═════ SOURCE ═════

Portrait of Oleksandra, Elena and Vika

Photo: Lucy Beck/CARE

Photo: Lucy Beck/CARE

More than four million Ukrainian refugees, mostly women, children, and the elderly, have fled the country since the Feb. 24 Russian invasion. That number includes Oleksandra, 81, her daughter Elena, 53, and granddaughter Vika, 22, who recently arrived in Romania from their homes in Kyiv and Chernivtsi.

Oleksandra, Elena and Vika sip hot tea in a safe shelter designed for disabled people established by CARE’s Romanian partner, Star of Hope, at the Sighet border crossing. Oleksandra suffers from Type 2 diabetes and completed the final leg of their journey to the border in a wheelchair provided by volunteers.

A few days after the invasion, Vika travelled from Kyiv to Chernivtsi, in western Ukraine, to help her mother and grandmother evacuate. All three women cried as Vika described their long and dangerous trip. “We tried to travel in a car with a man who transports people with disabilities, but he didn’t have enough documents, so in the end we had to come by bus and by walking, which took three hours,” she said. “But we struggled with my grandmother, as she was really weak and couldn’t walk because she was so scared. So we were holding her up under her arms and carrying her along. We were really scared; we weren’t sure my grandmother would survive, but volunteers from inside Ukraine also helped us. The road was really bad.”

═════ INFORMATION GIVEN ═════

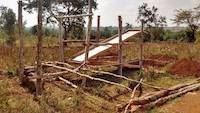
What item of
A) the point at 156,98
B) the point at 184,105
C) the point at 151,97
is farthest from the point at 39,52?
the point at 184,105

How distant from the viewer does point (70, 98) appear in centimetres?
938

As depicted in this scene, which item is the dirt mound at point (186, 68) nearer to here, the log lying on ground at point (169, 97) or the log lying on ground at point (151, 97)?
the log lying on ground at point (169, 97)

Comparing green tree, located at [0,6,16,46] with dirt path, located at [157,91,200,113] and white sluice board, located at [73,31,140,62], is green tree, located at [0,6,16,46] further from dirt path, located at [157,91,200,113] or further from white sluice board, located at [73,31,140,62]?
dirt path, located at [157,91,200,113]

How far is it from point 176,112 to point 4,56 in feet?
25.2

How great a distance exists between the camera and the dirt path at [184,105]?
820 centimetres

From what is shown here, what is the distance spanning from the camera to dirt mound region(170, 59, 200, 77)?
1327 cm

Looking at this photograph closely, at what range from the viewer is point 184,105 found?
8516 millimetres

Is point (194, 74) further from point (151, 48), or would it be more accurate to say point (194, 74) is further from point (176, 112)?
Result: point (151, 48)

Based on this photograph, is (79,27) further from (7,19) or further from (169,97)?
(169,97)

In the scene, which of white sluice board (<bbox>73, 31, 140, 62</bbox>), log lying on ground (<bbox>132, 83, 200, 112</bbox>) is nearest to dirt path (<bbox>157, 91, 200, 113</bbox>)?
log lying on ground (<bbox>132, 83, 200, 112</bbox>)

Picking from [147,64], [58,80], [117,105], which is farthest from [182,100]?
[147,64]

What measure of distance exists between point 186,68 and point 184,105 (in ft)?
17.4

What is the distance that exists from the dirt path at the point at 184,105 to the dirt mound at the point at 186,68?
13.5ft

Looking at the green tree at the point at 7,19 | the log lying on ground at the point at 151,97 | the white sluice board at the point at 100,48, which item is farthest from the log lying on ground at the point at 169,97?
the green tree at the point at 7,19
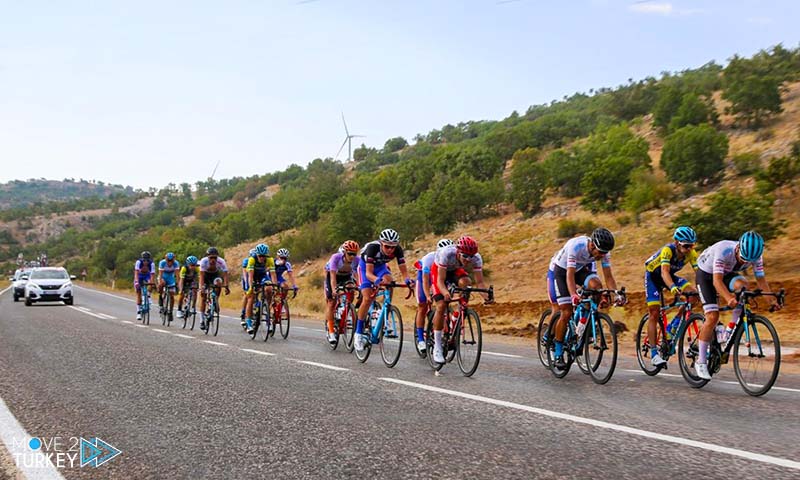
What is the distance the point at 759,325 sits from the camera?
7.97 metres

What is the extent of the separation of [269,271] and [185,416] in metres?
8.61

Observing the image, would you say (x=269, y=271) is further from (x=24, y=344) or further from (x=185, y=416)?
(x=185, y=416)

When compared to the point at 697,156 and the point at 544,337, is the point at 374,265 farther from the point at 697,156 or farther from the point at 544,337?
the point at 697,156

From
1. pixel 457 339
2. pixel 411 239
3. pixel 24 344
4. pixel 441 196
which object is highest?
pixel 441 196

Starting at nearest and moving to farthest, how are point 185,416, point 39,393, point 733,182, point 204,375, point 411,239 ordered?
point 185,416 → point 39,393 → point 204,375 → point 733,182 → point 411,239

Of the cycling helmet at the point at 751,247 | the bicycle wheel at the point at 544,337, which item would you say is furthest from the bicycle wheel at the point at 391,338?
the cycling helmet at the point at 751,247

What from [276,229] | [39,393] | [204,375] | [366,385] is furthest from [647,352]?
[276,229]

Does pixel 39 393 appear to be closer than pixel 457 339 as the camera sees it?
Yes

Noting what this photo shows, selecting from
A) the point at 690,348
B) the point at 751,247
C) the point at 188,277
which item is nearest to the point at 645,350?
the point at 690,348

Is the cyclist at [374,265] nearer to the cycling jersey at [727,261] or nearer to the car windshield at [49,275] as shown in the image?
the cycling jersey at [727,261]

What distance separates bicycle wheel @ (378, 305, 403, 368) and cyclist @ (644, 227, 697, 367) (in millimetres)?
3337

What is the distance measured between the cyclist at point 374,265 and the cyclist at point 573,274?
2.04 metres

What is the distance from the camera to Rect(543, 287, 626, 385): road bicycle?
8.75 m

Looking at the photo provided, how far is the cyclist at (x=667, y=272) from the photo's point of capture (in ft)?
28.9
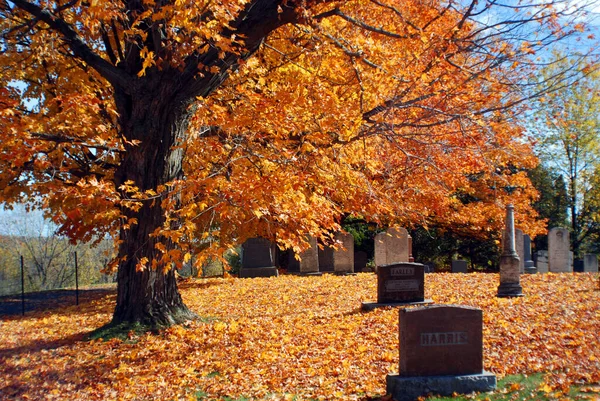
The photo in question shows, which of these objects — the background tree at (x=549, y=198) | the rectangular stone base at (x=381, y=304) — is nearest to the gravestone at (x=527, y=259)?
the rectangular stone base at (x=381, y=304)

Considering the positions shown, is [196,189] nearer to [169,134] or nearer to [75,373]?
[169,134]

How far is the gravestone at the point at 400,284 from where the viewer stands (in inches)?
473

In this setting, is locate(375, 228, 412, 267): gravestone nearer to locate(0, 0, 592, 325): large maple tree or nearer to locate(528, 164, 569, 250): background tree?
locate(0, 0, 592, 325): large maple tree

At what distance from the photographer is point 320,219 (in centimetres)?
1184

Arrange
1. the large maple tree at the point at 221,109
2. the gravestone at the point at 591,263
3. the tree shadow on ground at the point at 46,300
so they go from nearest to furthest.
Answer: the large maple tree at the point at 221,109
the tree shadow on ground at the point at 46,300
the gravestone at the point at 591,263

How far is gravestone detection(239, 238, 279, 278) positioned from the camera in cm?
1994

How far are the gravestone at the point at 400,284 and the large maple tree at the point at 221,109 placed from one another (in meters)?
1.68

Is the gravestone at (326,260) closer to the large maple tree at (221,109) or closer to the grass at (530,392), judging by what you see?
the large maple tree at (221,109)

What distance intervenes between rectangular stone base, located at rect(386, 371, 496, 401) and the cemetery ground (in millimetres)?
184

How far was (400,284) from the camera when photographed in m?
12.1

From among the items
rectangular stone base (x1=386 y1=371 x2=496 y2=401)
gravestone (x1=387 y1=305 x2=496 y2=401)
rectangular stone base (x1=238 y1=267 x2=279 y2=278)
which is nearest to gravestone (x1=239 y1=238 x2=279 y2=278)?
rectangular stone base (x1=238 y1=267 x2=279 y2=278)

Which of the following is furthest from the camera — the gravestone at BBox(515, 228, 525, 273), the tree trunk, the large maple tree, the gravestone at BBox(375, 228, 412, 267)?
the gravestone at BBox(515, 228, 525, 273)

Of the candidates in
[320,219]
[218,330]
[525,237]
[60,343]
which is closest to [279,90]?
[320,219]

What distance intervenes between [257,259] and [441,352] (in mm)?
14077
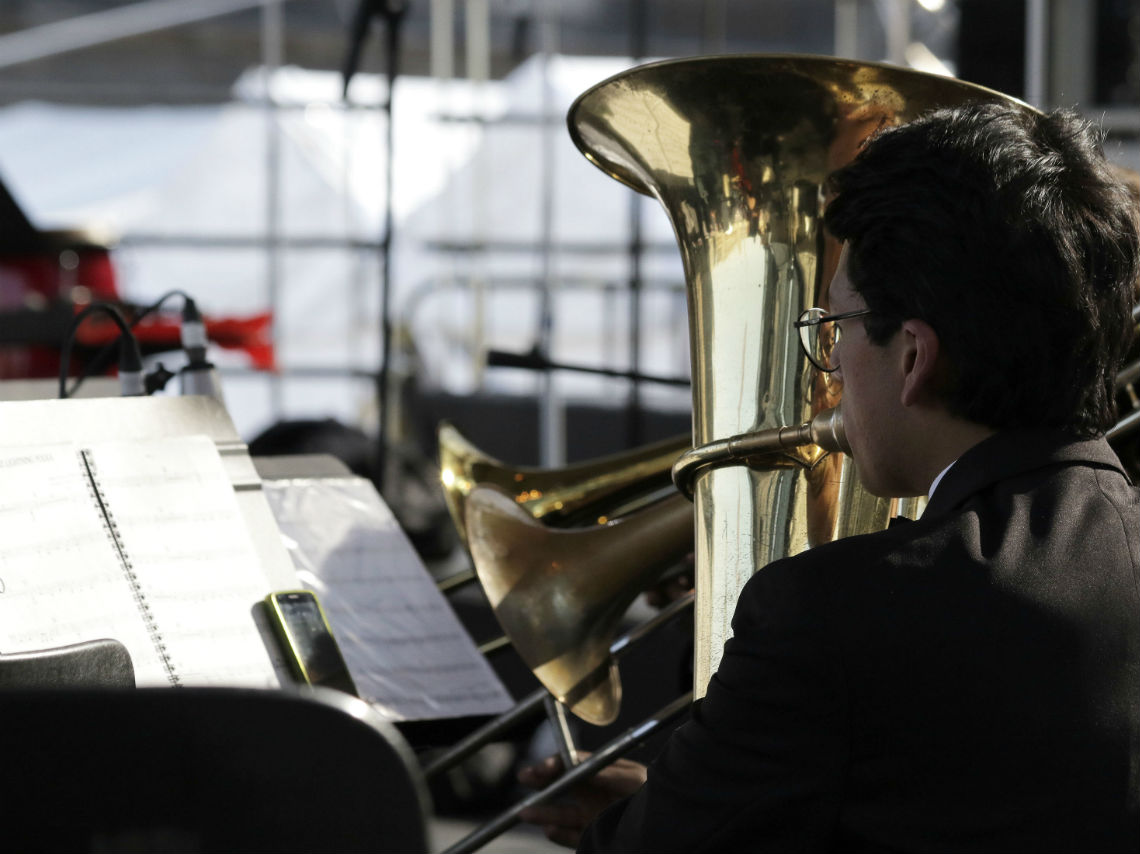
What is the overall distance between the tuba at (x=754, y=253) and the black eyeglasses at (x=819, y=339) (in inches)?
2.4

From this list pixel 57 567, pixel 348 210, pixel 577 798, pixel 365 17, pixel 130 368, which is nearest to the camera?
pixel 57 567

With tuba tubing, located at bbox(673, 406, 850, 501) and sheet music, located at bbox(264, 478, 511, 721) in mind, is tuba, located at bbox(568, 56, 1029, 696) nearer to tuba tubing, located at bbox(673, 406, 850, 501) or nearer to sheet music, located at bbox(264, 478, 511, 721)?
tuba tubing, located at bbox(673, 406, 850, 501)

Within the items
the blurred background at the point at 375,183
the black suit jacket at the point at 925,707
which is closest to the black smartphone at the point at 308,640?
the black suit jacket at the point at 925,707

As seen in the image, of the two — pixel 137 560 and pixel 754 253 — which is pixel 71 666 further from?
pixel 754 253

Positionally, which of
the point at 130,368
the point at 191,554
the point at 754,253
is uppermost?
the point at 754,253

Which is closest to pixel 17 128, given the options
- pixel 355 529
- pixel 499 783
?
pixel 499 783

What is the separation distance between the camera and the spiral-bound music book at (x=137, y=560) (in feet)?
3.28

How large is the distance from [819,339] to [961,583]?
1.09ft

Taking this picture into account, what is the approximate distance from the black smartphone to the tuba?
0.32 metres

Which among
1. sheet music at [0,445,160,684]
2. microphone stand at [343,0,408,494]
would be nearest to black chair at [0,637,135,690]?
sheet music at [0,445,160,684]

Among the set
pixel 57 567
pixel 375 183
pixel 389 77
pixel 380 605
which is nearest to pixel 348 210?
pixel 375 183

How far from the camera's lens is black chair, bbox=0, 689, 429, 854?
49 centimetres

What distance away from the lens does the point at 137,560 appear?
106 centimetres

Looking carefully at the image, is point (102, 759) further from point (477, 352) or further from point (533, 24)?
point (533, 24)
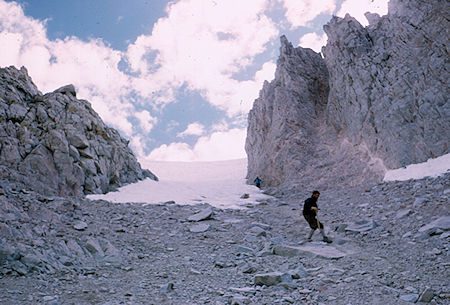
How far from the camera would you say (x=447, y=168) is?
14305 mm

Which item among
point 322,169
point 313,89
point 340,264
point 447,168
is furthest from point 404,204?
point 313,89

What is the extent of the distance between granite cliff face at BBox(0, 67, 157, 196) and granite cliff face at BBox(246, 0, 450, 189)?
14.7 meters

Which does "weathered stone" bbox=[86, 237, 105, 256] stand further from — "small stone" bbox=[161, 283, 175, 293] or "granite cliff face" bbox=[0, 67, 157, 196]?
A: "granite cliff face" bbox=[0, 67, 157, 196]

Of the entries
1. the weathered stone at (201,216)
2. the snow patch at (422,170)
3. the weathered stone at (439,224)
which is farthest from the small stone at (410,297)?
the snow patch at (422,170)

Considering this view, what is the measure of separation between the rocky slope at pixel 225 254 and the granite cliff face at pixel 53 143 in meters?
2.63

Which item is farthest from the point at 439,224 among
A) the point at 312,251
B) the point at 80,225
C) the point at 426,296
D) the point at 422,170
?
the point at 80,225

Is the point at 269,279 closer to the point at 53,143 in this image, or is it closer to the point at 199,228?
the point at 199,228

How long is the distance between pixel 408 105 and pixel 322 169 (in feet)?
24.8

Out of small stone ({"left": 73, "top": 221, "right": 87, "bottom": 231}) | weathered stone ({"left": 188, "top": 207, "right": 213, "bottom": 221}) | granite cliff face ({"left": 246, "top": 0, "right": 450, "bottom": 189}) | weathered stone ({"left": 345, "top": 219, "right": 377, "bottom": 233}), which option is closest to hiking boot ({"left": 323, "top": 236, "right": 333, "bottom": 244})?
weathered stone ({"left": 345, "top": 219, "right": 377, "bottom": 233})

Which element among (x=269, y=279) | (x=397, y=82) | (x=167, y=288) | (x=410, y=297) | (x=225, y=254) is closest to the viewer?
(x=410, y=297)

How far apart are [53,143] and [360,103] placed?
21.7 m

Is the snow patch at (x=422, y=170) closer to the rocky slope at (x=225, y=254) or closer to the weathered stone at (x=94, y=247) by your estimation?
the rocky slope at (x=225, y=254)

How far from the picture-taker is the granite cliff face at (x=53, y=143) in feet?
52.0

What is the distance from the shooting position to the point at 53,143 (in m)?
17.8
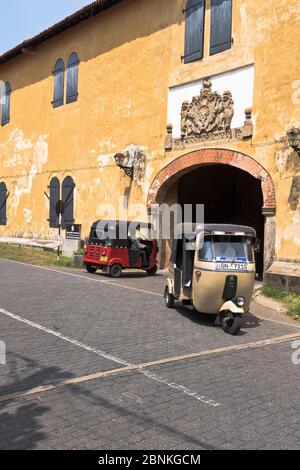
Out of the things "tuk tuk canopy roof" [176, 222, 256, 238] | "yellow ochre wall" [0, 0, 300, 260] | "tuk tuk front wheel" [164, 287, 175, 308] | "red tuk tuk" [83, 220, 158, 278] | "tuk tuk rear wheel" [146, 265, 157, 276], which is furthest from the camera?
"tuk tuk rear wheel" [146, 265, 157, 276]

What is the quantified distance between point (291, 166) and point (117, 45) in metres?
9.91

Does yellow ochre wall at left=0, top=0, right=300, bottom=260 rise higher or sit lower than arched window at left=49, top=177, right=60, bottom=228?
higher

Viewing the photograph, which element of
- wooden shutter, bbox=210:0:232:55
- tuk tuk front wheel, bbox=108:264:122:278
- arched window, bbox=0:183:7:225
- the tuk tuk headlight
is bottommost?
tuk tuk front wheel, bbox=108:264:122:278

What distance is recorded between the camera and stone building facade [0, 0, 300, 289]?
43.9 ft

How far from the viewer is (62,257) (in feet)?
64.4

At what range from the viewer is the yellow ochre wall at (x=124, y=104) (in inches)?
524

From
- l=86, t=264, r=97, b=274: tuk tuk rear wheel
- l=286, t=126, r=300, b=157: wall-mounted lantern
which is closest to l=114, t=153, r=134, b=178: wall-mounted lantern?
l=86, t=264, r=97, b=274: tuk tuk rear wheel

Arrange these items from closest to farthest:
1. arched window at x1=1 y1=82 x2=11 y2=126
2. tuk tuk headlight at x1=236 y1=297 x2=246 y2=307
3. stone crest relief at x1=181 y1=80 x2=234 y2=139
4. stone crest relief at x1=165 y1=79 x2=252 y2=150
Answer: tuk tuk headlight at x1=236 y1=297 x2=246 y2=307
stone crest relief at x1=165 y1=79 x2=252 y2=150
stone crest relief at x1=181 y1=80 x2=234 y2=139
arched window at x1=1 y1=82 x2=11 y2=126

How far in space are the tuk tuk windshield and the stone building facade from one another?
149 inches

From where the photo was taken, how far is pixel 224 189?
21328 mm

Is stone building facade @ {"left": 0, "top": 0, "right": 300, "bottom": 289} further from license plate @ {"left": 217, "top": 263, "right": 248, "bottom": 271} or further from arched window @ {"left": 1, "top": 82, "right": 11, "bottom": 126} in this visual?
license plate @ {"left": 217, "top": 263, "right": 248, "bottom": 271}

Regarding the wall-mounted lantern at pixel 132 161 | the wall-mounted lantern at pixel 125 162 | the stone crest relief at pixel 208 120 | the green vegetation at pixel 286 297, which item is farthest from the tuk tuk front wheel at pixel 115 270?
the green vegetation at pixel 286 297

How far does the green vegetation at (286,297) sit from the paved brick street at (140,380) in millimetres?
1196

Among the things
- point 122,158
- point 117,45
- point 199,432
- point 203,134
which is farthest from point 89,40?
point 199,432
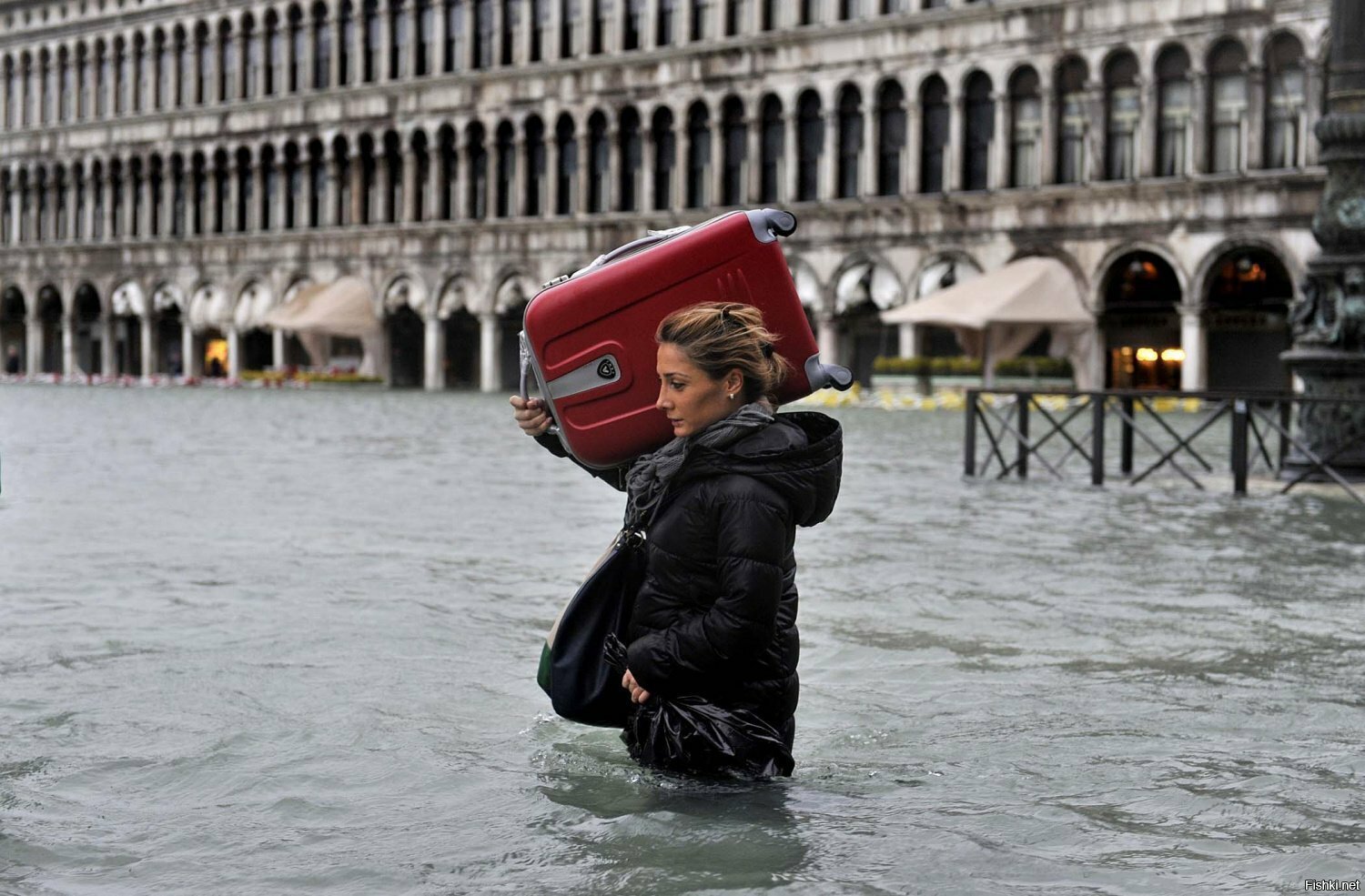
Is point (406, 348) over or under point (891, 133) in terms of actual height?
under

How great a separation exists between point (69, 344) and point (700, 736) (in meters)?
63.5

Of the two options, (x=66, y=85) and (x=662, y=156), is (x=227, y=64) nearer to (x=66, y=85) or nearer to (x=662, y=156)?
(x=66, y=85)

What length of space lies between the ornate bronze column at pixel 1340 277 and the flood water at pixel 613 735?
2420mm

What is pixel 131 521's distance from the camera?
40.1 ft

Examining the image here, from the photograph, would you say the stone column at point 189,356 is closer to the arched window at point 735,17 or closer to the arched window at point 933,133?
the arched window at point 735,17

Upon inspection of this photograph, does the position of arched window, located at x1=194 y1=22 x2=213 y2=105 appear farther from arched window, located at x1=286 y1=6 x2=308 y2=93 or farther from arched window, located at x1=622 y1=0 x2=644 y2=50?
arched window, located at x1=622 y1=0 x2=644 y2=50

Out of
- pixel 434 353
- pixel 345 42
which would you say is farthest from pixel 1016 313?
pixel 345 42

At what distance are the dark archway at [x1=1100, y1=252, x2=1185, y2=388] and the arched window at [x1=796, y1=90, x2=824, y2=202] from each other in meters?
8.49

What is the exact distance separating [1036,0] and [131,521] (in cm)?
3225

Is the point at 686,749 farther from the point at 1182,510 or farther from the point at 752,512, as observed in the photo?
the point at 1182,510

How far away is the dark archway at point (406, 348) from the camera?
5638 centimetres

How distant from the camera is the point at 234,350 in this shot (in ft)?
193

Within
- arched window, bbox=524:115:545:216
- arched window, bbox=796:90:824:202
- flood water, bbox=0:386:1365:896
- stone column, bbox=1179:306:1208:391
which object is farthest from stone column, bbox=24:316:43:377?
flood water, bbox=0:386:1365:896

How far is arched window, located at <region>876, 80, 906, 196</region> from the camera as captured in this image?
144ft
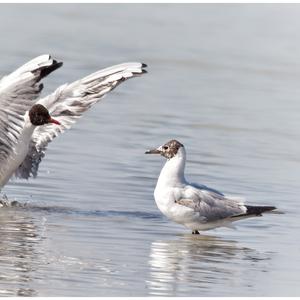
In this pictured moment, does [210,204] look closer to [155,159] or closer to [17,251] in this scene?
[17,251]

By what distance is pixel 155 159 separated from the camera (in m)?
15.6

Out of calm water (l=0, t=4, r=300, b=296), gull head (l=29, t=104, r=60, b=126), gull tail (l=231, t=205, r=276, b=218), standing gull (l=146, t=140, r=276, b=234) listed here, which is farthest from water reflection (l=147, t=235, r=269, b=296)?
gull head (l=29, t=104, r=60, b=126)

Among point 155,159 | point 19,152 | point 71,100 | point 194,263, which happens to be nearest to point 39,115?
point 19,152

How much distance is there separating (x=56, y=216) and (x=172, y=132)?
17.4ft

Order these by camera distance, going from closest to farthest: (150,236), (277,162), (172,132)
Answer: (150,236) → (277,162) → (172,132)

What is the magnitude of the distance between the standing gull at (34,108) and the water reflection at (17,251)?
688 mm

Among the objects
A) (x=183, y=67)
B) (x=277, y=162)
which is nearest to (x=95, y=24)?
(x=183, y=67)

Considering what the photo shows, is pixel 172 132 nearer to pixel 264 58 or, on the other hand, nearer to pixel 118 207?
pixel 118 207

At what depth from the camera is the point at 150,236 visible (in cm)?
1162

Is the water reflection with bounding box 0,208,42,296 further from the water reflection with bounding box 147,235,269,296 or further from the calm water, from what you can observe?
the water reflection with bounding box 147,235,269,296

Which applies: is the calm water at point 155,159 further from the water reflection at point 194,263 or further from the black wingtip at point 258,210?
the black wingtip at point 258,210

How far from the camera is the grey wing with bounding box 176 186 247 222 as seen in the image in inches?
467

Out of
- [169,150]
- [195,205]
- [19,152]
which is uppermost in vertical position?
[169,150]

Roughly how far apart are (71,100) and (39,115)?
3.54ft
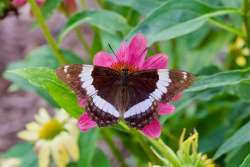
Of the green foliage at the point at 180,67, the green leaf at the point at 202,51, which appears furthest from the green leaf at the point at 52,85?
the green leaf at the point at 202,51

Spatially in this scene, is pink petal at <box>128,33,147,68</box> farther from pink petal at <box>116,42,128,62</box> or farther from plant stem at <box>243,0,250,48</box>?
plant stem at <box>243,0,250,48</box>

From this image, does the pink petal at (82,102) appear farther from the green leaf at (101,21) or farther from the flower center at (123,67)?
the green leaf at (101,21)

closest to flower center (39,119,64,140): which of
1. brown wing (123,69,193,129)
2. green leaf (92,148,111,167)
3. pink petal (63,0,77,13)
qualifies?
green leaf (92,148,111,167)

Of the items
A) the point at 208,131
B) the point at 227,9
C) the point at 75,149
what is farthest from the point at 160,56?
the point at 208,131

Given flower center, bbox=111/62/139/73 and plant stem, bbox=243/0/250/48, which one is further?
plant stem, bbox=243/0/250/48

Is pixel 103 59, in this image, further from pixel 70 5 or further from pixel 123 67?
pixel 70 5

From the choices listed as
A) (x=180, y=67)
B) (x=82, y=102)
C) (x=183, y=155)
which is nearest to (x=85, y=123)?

═════

### REQUIREMENTS
(1) According to the account of Oleksandra, Elena and Vika, which organization set up the shelter at the Sighet border crossing where the three women are drinking tea?
(2) Extend the account of Oleksandra, Elena and Vika's escape from Ukraine, picking up right after its final sentence.

### RESULTS
(1) Star of Hope, CARE's Romanian partner.

(2)
Elena sips hot tea
Photo: Lucy Beck/CARE

“I hope now the journey is over, the worst has ended, but I am really tired. I was so worried for my family. People asked my mother along the way how she could come, along such a hard road, and with my grandmother who has such disabilities, but my mother was saying – ‘how could I stay?’”

Volunteers were then able to arrange transport to a shelter and onward travel to the Polish border where Oleksandra’s son in law will pick them up and take them to his apartment in Poland and to safety.

Vika is already planning her return to Ukraine. She envisions fighting for her country, and then returning to her job as an online marketer and reuniting with her cat, which was left behind. “After this I will go back, to volunteer to help my country. Once I know they are safe and taken care of I will go straight back – it is my country, my land. Of course, I am afraid, but now my parents, my family are safe, so now I don’t have to worry about anyone except me. Everyone is scared, but for us the alternative, if Russia succeeds, it is worse. If it works out that the only thing left is to fight, then I am prepared to fight, but for now I want to help by volunteering.”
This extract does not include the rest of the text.